Royal Shakespeare Company, Courtyard Theatre, Straford-upon-Avon
26 July 2008
I won’t do a predictable “to go or not to go” title!
When writing about my latest trip to the RSC, I do not feel the need to do my usual “did Shakespeare really write the plays?” pre-amble – I will just launch straight into it and say, unequivocably - David Tennant is an outstanding Hamlet!
The official press night isn't until 5 August, so my comments on Tennant's performance and the rest of Gregory Doran's new production may be premature, but I don't think that much will change – and a good job too!
Hamlet, Prince of Denmark is considered to be THE role, the one that all actors want to test themselves with, and presenting him in a way that preserves its sparkle and potency is a challenge. But all too often though, he is portrayed as doing an awful lot of brooding, so much so that you just want to say “for goodness sake pull yourself together man”. In fact, very often the character is played as a certain “type”, princely, tormented, soldier-like etc.
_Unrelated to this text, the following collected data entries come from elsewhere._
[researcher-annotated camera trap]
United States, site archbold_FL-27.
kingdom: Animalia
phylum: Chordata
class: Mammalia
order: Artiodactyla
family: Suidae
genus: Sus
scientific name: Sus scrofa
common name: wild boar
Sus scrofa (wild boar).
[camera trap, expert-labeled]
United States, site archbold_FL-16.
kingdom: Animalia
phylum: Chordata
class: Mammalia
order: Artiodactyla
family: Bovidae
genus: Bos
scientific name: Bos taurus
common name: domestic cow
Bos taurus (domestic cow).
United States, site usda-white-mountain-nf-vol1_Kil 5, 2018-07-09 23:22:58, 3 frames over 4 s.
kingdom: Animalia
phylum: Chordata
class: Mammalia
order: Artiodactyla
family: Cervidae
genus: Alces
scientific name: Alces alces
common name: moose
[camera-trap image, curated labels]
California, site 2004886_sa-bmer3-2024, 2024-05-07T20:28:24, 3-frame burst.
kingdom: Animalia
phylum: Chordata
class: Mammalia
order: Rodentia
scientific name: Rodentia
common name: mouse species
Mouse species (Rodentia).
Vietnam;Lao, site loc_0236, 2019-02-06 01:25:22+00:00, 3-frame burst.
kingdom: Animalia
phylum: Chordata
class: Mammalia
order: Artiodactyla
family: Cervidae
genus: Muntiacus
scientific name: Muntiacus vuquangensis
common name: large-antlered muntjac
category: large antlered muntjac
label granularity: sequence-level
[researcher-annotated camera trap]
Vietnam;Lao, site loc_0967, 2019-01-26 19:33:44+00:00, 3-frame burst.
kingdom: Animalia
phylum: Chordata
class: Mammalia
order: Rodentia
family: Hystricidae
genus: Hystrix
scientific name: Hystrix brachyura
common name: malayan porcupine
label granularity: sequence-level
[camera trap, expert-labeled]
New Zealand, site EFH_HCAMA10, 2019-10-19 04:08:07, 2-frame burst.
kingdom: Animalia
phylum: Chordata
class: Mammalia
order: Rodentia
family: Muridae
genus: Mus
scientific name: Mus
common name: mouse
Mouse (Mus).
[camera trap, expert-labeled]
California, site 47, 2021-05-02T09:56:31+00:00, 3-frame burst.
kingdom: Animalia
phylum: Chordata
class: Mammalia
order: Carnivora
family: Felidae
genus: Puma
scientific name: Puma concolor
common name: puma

But what Tennant does is find all his facets, all the different moments and plays them all to perfection. He makes Hamlet’s tormented soul highly likeable with a sense of comedy about his madness. It’s more of a personal struggle with how he feels rather than out and out insanity and one that you can totally understand and believe in. As a wronged son he almost reverts to being a petulant child who has had his Playstation taken out of bounds. But there’s also sensitivity, sadness and anguish. You are with him all the way, totally hooked by his emotional journey and as the character took his final breath I shed a tear. I’ve never felt like that about Hamlet before!
But it also must be said that while Tennant is superb, it’s not all about him. It’s a wonderful company and an excellent production. Hamlet is a great story. Compared to some of the history plays it’s easy to follow and when it’s well-told, as it is here, it’s an exciting thriller.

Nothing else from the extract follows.